=== PROBLEM DETAILS ===
Reproduce the records that follow exactly as they are written.

START ENTRIES PROVIDED

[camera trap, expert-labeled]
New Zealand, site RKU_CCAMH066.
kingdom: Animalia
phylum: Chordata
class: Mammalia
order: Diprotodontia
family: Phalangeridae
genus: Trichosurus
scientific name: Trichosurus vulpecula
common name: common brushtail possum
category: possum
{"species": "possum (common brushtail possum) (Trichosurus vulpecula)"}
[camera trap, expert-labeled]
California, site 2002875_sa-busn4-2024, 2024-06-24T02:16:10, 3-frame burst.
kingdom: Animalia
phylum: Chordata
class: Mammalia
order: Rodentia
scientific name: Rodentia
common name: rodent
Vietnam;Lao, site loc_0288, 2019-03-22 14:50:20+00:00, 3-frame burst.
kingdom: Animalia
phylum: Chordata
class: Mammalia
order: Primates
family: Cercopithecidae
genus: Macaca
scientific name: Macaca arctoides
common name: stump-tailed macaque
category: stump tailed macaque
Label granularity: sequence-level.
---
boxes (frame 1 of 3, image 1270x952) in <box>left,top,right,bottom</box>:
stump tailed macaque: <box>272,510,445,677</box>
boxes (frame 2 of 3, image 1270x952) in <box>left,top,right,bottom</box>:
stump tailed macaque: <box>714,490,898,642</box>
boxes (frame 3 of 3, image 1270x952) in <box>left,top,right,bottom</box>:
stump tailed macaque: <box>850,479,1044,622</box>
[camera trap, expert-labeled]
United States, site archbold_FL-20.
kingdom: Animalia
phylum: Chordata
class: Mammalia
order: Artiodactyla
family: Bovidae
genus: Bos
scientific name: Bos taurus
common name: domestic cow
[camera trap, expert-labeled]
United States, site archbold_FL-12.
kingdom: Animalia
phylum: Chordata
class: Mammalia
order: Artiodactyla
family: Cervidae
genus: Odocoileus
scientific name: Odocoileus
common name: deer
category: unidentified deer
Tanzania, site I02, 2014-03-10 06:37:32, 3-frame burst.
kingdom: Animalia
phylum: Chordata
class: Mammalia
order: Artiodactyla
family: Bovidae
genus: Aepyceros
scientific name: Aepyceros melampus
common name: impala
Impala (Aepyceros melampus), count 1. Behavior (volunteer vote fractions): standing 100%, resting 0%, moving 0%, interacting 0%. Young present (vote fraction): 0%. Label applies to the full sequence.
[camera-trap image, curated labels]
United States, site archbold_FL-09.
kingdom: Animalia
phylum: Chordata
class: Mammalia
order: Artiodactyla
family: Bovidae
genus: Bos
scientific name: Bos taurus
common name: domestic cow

END ENTRIES PROVIDED

=== COMPLETED TASK ===
[camera trap, expert-labeled]
New Zealand, site RKU_CCAMH066.
kingdom: Animalia
phylum: Chordata
class: Mammalia
order: Diprotodontia
family: Phalangeridae
genus: Trichosurus
scientific name: Trichosurus vulpecula
common name: common brushtail possum
category: possum
{"species": "possum (common brushtail possum) (Trichosurus vulpecula)"}
[camera trap, expert-labeled]
California, site 2002875_sa-busn4-2024, 2024-06-24T02:16:10, 3-frame burst.
kingdom: Animalia
phylum: Chordata
class: Mammalia
order: Rodentia
scientific name: Rodentia
common name: rodent
Vietnam;Lao, site loc_0288, 2019-03-22 14:50:20+00:00, 3-frame burst.
kingdom: Animalia
phylum: Chordata
class: Mammalia
order: Primates
family: Cercopithecidae
genus: Macaca
scientific name: Macaca arctoides
common name: stump-tailed macaque
category: stump tailed macaque
Label granularity: sequence-level.
---
boxes (frame 1 of 3, image 1270x952) in <box>left,top,right,bottom</box>:
stump tailed macaque: <box>272,510,445,677</box>
boxes (frame 2 of 3, image 1270x952) in <box>left,top,right,bottom</box>:
stump tailed macaque: <box>714,490,898,642</box>
boxes (frame 3 of 3, image 1270x952) in <box>left,top,right,bottom</box>:
stump tailed macaque: <box>850,479,1044,622</box>
[camera trap, expert-labeled]
United States, site archbold_FL-20.
kingdom: Animalia
phylum: Chordata
class: Mammalia
order: Artiodactyla
family: Bovidae
genus: Bos
scientific name: Bos taurus
common name: domestic cow
[camera trap, expert-labeled]
United States, site archbold_FL-12.
kingdom: Animalia
phylum: Chordata
class: Mammalia
order: Artiodactyla
family: Cervidae
genus: Odocoileus
scientific name: Odocoileus
common name: deer
category: unidentified deer
Tanzania, site I02, 2014-03-10 06:37:32, 3-frame burst.
kingdom: Animalia
phylum: Chordata
class: Mammalia
order: Artiodactyla
family: Bovidae
genus: Aepyceros
scientific name: Aepyceros melampus
common name: impala
Impala (Aepyceros melampus), count 1. Behavior (volunteer vote fractions): standing 100%, resting 0%, moving 0%, interacting 0%. Young present (vote fraction): 0%. Label applies to the full sequence.
[camera-trap image, curated labels]
United States, site archbold_FL-09.
kingdom: Animalia
phylum: Chordata
class: Mammalia
order: Artiodactyla
family: Bovidae
genus: Bos
scientific name: Bos taurus
common name: domestic cow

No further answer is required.